Items from a dataset:
*** Begin section ***

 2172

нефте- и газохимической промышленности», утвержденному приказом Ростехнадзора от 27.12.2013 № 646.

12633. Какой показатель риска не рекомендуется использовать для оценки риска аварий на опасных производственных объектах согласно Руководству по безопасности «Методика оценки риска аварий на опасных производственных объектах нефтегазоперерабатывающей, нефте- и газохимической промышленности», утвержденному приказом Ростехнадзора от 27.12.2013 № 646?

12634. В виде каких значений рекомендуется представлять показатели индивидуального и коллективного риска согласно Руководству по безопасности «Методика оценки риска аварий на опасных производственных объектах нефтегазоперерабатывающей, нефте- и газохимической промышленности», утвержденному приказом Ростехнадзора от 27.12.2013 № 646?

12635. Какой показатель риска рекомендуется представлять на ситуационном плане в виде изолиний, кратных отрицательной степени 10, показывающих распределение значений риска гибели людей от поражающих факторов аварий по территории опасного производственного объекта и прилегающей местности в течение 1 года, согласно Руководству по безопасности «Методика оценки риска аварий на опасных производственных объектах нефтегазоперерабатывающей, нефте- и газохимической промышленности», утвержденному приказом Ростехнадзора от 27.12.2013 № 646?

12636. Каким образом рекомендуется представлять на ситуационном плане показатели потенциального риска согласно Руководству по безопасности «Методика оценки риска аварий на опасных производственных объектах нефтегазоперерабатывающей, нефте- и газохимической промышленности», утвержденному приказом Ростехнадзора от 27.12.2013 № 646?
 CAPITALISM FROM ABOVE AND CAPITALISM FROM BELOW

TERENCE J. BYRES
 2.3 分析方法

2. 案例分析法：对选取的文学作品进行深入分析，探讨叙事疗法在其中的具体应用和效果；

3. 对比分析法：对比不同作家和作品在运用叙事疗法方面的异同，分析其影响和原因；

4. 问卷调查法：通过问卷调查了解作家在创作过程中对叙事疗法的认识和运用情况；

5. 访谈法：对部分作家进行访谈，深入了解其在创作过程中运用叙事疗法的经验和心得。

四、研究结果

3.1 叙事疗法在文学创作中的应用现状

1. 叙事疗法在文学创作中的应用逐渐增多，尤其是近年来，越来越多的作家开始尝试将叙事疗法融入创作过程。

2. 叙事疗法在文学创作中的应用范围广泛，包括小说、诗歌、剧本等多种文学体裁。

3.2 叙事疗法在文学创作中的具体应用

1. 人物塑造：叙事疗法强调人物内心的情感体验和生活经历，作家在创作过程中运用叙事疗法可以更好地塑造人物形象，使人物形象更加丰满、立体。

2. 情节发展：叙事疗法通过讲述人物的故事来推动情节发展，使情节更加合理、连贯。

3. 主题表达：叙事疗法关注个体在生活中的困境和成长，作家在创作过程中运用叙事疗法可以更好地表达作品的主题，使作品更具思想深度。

*** End section ***

What you will do
Please reproduce all of the entries exactly as they stand.

Answer below
 2172

нефте- и газохимической промышленности», утвержденному приказом Ростехнадзора от 27.12.2013 № 646.

12633. Какой показатель риска не рекомендуется использовать для оценки риска аварий на опасных производственных объектах согласно Руководству по безопасности «Методика оценки риска аварий на опасных производственных объектах нефтегазоперерабатывающей, нефте- и газохимической промышленности», утвержденному приказом Ростехнадзора от 27.12.2013 № 646?

12634. В виде каких значений рекомендуется представлять показатели индивидуального и коллективного риска согласно Руководству по безопасности «Методика оценки риска аварий на опасных производственных объектах нефтегазоперерабатывающей, нефте- и газохимической промышленности», утвержденному приказом Ростехнадзора от 27.12.2013 № 646?

12635. Какой показатель риска рекомендуется представлять на ситуационном плане в виде изолиний, кратных отрицательной степени 10, показывающих распределение значений риска гибели людей от поражающих факторов аварий по территории опасного производственного объекта и прилегающей местности в течение 1 года, согласно Руководству по безопасности «Методика оценки риска аварий на опасных производственных объектах нефтегазоперерабатывающей, нефте- и газохимической промышленности», утвержденному приказом Ростехнадзора от 27.12.2013 № 646?

12636. Каким образом рекомендуется представлять на ситуационном плане показатели потенциального риска согласно Руководству по безопасности «Методика оценки риска аварий на опасных производственных объектах нефтегазоперерабатывающей, нефте- и газохимической промышленности», утвержденному приказом Ростехнадзора от 27.12.2013 № 646?
 CAPITALISM FROM ABOVE AND CAPITALISM FROM BELOW

TERENCE J. BYRES
 2.3 分析方法

2. 案例分析法：对选取的文学作品进行深入分析，探讨叙事疗法在其中的具体应用和效果；

3. 对比分析法：对比不同作家和作品在运用叙事疗法方面的异同，分析其影响和原因；

4. 问卷调查法：通过问卷调查了解作家在创作过程中对叙事疗法的认识和运用情况；

5. 访谈法：对部分作家进行访谈，深入了解其在创作过程中运用叙事疗法的经验和心得。

四、研究结果

3.1 叙事疗法在文学创作中的应用现状

1. 叙事疗法在文学创作中的应用逐渐增多，尤其是近年来，越来越多的作家开始尝试将叙事疗法融入创作过程。

2. 叙事疗法在文学创作中的应用范围广泛，包括小说、诗歌、剧本等多种文学体裁。

3.2 叙事疗法在文学创作中的具体应用

1. 人物塑造：叙事疗法强调人物内心的情感体验和生活经历，作家在创作过程中运用叙事疗法可以更好地塑造人物形象，使人物形象更加丰满、立体。

2. 情节发展：叙事疗法通过讲述人物的故事来推动情节发展，使情节更加合理、连贯。

3. 主题表达：叙事疗法关注个体在生活中的困境和成长，作家在创作过程中运用叙事疗法可以更好地表达作品的主题，使作品更具思想深度。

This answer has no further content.